There Goes the Boat … and Wall Street's Missed it Again

If Wall Street analysts truly understood the value of intellectual property, they would have been pounding their fists on the table to buy VirnetX when it went public via a reverse merger in 2007.

But they don't. So they didn't issue overwhelmingly bullish reports on the stock.

Even today most analysts don't understand the company's business or potential.

There's no reason why we should be similarly naïve to such opportunities, though. Especially since Wall Street continues to ignore and/or significantly undervalue intellectual property.

We can exploit such discrepancies for our own profits. Here's how…

Two Ways to Patent Your Way to Profits

The best way to make money from intellectual property is to identify small cap companies with the strongest patent portfolios, and then scoop up shares before Wall Street analysts have a clue.

Of course, that requires extensive due diligence, including attending conferences and meeting with management, like I did at the conference last week. And I walked away from it with several top-notch opportunities that I'll be revealing to my paying White Cap Report subscribers soon.

While I can't share the names of those companies here, I can give you an alternative way to profit from intellectual property – Acacia Research Corp. (NASDAQ:ACTG).

Acacia essentially partners with patent owners to monetize their intellectual property. And quickly. On average, it only takes Acacia 14 months to start deriving revenue from a patent, thanks to its focus on patents that are already being infringed upon.

In most cases, Acacia shares 50% of the revenue derived from each patent. And such an arrangement adds up, as Acacia has increased its revenue by an average of 48% each year since 2005.

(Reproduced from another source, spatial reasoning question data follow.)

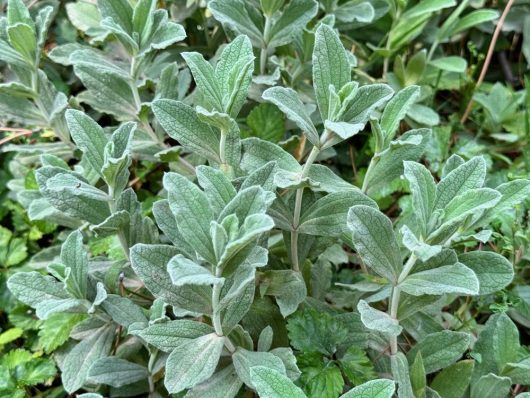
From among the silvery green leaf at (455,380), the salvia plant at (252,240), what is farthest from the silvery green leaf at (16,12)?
the silvery green leaf at (455,380)

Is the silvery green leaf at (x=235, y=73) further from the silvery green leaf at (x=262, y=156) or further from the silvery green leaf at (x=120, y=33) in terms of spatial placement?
the silvery green leaf at (x=120, y=33)

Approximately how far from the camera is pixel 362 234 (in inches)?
44.8

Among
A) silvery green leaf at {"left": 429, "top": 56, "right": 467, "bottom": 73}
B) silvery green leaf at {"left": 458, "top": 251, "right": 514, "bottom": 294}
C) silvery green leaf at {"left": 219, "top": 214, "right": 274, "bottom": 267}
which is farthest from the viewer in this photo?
silvery green leaf at {"left": 429, "top": 56, "right": 467, "bottom": 73}

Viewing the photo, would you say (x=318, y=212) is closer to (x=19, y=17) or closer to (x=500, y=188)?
(x=500, y=188)

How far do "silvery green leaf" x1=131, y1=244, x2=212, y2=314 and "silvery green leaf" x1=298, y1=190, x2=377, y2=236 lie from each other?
27 cm

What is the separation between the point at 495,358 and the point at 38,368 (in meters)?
1.07

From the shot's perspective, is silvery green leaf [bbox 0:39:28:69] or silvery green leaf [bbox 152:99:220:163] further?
silvery green leaf [bbox 0:39:28:69]

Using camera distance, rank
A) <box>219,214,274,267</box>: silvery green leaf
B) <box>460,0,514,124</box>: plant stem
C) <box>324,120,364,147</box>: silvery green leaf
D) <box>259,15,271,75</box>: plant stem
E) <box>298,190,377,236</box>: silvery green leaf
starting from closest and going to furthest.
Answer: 1. <box>219,214,274,267</box>: silvery green leaf
2. <box>324,120,364,147</box>: silvery green leaf
3. <box>298,190,377,236</box>: silvery green leaf
4. <box>259,15,271,75</box>: plant stem
5. <box>460,0,514,124</box>: plant stem

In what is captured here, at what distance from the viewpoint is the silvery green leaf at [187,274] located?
0.96 m

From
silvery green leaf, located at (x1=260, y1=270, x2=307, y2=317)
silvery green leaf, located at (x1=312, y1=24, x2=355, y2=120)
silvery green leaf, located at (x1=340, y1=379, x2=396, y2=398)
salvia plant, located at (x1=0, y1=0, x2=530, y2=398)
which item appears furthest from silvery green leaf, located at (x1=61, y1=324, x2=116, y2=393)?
silvery green leaf, located at (x1=312, y1=24, x2=355, y2=120)

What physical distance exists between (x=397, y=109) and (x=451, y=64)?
76 cm

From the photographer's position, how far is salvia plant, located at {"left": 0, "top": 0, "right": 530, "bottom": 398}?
3.60 ft

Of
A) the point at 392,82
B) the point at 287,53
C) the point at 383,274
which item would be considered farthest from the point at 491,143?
the point at 383,274

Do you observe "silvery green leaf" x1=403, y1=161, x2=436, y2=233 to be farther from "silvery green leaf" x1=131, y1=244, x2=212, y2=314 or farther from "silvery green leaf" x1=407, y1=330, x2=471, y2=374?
"silvery green leaf" x1=131, y1=244, x2=212, y2=314
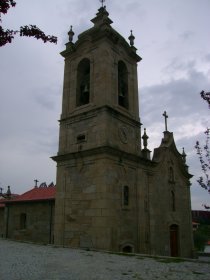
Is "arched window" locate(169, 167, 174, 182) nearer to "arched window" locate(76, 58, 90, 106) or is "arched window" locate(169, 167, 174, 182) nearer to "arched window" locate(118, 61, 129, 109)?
"arched window" locate(118, 61, 129, 109)

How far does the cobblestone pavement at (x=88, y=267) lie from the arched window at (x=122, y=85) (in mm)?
10502

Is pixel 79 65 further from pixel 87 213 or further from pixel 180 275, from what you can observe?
pixel 180 275

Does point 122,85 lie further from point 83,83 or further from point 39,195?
point 39,195

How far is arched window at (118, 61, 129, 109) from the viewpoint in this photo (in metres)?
21.6

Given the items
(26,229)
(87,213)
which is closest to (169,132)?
(87,213)

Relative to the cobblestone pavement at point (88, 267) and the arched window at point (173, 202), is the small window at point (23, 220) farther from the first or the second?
the arched window at point (173, 202)

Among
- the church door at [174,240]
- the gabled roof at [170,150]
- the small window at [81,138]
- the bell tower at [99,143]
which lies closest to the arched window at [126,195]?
the bell tower at [99,143]

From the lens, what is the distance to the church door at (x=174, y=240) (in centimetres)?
2264

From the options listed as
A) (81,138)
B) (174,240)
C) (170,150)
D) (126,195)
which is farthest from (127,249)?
(170,150)

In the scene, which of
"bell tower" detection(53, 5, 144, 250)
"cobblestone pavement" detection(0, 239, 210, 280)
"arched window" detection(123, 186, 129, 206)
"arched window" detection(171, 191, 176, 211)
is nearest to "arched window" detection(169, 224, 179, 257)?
"arched window" detection(171, 191, 176, 211)

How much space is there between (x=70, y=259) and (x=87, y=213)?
5005mm

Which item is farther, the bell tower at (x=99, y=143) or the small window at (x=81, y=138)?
the small window at (x=81, y=138)

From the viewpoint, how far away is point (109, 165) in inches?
707

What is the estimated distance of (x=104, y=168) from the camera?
17.7 metres
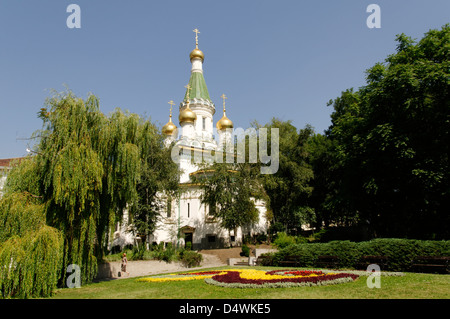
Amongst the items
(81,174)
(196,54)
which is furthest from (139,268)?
(196,54)

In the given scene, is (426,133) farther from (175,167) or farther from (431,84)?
(175,167)

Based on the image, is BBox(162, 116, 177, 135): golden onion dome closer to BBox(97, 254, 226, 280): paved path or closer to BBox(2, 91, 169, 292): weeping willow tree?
BBox(97, 254, 226, 280): paved path

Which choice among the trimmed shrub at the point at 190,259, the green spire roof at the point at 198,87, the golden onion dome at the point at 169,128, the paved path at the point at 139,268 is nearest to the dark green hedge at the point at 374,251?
the trimmed shrub at the point at 190,259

The company currently owns interests in over 170 patent portfolios. And it's executed over 1,000 license agreements to date, again underscoring the real-world value of intellectual property.

According to CEO, Paul Ryan, even if the company stopped acquiring patents today, it could still increase revenue for another three to four years, based on the current patents it owns. Very few, if any, companies can make such growth claims.

In the end, Acacia might not offer the explosive upside potential associated with an opportunity like VirnetX. But it does represent a no-hassle, diversified approach to profit from a trend most on Wall Street remain clueless about.

And it should reward shareholders, too. So don't miss out.